**Selection**:
[Ohio-talk] Lovely article about a Blind scientist
Deborah Kendrick
dkkendrick at earthlink.net
Wed May 4 12:28:37 UTC 2016
Good morning all,
I met Amy Bower back in the late 1990s at Ski for Light, and was so
delighted to see this lovely article about her.
To be sure you all get to read it, I'm attempting to paste both the link and
the text below my signature.
I think my favorite part might well be the surprise that it was a doctor who
let her know loss of sight did not equate loss of life!
It's from the Spring 2016 issue of the Tufts University magazine.
Read on and smile!
Deborah
http://emerald.tufts.edu/alumni/magazine/spring2016/discover/seaing-is-belie
ving.html
>
AMY BOWER WAS DEVASTATED AFTER BEING DECLARED LEGALLY BLIND IN THE 1990S.
THEN SHE DECIDED TO BECOME AN OCEANOGRAPHER ANYWAY
BY SEAN CORCORAN
Some scientists like to follow up on other people's research, going back to
where discoveries were first made to see what else there is to learn. Then
there are scientists like Amy Bower, J81. "I like to explore areas that are
not very well known at all," said Bower, who studies ocean currents that are
6,000 feet deep in the ocean. "The currents I typically focus on are not
even measurable on the sea surface."

**Data rows**:
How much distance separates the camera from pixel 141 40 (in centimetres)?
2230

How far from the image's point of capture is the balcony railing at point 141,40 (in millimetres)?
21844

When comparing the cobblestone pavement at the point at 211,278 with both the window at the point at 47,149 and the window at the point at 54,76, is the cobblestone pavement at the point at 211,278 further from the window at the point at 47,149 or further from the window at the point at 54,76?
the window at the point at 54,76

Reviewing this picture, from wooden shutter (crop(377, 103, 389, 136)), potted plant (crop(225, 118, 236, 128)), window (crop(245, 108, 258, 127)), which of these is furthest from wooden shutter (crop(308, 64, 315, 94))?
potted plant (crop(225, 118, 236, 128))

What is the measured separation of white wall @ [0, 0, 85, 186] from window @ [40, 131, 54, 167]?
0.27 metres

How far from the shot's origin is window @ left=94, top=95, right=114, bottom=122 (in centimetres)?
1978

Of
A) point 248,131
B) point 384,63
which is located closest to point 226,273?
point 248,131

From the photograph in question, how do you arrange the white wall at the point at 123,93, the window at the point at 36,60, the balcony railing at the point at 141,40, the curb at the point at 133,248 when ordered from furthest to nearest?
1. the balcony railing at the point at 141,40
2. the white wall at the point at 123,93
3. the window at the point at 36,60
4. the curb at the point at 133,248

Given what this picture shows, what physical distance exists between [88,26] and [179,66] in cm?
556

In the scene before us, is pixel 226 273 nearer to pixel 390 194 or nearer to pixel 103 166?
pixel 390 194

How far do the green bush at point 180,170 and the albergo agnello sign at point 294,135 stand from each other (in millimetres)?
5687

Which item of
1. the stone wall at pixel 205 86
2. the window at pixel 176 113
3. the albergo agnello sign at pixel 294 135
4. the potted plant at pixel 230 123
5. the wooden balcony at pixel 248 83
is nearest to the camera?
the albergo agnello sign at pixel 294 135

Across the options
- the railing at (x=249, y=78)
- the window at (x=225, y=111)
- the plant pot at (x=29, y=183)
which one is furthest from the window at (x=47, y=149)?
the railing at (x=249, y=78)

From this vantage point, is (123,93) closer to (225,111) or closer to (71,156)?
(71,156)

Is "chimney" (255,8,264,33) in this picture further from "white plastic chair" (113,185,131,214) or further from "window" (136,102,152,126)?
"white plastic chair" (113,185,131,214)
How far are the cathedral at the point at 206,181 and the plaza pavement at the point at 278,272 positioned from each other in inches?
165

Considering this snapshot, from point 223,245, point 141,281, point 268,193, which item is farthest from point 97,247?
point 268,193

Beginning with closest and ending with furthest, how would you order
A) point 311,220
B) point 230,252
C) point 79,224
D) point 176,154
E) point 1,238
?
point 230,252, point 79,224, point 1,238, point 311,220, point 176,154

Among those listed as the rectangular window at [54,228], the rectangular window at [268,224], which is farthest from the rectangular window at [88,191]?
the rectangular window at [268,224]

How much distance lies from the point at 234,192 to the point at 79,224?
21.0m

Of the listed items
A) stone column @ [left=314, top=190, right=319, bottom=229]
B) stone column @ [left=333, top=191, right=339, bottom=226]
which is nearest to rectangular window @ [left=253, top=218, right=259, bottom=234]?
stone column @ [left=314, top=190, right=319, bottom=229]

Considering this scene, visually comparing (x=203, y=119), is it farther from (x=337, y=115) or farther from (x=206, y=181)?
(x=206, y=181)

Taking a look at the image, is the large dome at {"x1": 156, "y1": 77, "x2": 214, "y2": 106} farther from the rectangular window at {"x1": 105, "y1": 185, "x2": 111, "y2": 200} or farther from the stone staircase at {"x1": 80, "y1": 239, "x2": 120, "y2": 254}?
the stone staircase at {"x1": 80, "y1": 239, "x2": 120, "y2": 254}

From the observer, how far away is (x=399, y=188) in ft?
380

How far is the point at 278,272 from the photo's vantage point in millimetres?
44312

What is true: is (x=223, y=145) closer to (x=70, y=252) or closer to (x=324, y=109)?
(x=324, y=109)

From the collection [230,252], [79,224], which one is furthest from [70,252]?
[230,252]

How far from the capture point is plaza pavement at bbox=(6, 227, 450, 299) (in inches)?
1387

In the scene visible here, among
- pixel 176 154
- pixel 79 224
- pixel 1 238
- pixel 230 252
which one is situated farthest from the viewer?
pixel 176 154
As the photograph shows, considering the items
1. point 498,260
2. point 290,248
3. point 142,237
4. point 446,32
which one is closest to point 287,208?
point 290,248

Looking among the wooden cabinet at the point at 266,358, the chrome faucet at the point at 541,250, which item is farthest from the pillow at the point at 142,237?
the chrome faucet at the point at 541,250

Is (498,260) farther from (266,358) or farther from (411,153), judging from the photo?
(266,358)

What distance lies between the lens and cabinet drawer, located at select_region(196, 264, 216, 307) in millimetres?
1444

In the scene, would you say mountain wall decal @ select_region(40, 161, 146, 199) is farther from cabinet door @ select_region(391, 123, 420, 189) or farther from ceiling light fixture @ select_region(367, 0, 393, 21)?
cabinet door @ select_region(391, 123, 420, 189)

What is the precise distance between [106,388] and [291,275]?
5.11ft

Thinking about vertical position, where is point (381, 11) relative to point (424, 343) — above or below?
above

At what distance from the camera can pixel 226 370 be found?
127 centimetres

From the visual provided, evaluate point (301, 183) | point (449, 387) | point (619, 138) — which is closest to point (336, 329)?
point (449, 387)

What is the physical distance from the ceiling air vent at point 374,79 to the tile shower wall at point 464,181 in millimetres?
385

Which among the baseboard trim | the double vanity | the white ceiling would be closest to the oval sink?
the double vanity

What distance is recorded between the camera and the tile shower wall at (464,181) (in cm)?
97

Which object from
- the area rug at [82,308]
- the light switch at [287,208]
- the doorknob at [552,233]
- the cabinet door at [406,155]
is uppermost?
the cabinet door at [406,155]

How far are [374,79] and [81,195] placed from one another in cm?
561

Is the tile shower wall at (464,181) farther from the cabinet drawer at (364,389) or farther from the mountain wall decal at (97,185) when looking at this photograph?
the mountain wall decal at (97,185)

**Instruction A**:
In the post about Amy Bower, how deep in the ocean are the currents she studies?
**Instruction B**:
Please continue the post about Amy Bower, starting right after its last sentence.

**Exercise result A**:
They are 6,000 feet deep.

**Exercise result B**:
Those mysterious, mostly untracked currents are partly responsible for
keeping the earth cool as they transport heat away from the equator. "We're
trying
to understand, where are these currents?" Bower said. "How fast are they
going? How much heat do they hold? Are they changing? And are any of those
changes
associated with atmospheric changes such as air temperature increases?"
Bower is a senior scientist at the Woods Hole Oceanographic Institution on
Cape Cod, where her office window reveals an impressive ocean view. But the
soothing vista is mostly lost on her. Bower's retinas can make out only a
crescent-shaped sliver of Nantucket Sound's white-capped waters. She is a
blind
scientist of the sea who has watched her sight slowly slip away. "I still
can see some, and I still have some light perception," she said. "I have a
small
region of pretty good retina."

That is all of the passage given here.